The infinite sum is analytic because [...]
To prove the right hand is analytic, we'll use Bernstein's Theorem from Krantz and Park's book A Primer of Real Analytic Functions
Theorem: Let $f$ be a smooth function $(C^\infty)$ on an open interval $I\subset \mathbb{R}$. If $f$ and all it's derivatives are non-negative on the entire interval $I$ then $f$ is real analytic on $I$.

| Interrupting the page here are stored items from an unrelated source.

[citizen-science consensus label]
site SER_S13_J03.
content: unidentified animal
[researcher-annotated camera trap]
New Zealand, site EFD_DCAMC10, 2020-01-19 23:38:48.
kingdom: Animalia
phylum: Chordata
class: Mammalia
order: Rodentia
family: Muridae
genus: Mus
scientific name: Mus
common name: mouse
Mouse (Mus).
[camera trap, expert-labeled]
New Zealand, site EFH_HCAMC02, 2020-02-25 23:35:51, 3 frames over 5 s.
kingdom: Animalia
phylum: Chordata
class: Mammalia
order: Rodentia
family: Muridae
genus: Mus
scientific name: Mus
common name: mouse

The smoothness property follows from the fact that $t^{x-1}e^{-t}$ is smooth over $(x,t)\in \left[0,\infty\right) \times \left[1,\infty\right)$. Then an application of Leibniz theorem gives that \begin{align*} \frac{d^n}{dx^n}\int_1^\infty t^{x-1}e^{-t}dt &= \int_1^\infty \frac{d^n}{dz^n} t^{x-1}e^{-t}dt \\ &= \int_1^\infty \ln(t)^n t^{x-1}e^{-t}dt \end{align*}
now since the integrand is positive for $x>0$ and $1<t<\infty$, the integral must also be positive. Thus $\int_1^\infty t^{x-1}e^{-t}dt$ is smooth and has positive derivatives for all $x>0$ and so $\int_1^\infty t^{x-1}e^{-t}dt$ is analytic over $x>0$. Thus $\Gamma(x)$ is analytic over $x>0$. $\blacksquare$
So it remains to show that the infinite sum defines an analytic function (does the infinite sum of analytic functions converge to an analytic function?) and it would be nice to be less handwavy with the smoothness property.
$$\Gamma(x)=\int^\infty_0 t^{x-1}e^{-t}\,dt=\int^1_0t^{x-1}e^{-t}\,dt+\int^\infty_1t^{x-1}e^{-t}\,dt $$
First the easy part: For any $x\in\mathbb{R}$, monotone convergence yields \begin{align} \int^\infty_1t^{x-1}e^{-t}\,dt&=\int^\infty_1\Big(\sum^\infty_{n=0}\frac{1}{n!}\log^n(t)x^n\Big)t^{-1}e^{-t}\,dt\\ &=\sum^\infty_{n=0}\frac{1}{n!}\Big(\int^\infty_1\log^n(t)\,t^{-1}e^{-t}\,dt\Big)x^n \end{align} Thus, $G_2(x)=\int^\infty_1t^{x-1}e^{-t}\,dt$ is analytic on $\mathbb{R}$.
Dominated convergence, yields for $x>0$ \begin{align} \int^1_0 t^{x-1}e^{-t}\,dt&=\int^1_0 t^{x-1}\Big(\sum^\infty_{n=0}\frac{(-t)^n}{n!}\Big)\,dt\\ &=\sum^\infty_{n=0}\frac{(-1)^n}{n!}\int^1_0 t^{x+n-1}\,dt\\ &=\sum^\infty_{n=0}\frac{(-1)^n}{n!}\frac{1}{x+n}\tag{1}\label{one} \end{align} It remains to show that $G_1(x)=\int^1_0 t^{x-1}e^{-t}\,dt$ is analytic on $(0,\infty)$, The idea is to split the sum in \eqref{one} as $\sum^N_{n=0} +\sum^\infty_{n=N+1}$ so that for all $y$ inside a given neighborhood $B(x;R)$, $y<n$ whenever $n>N$. I leave the details to the OP.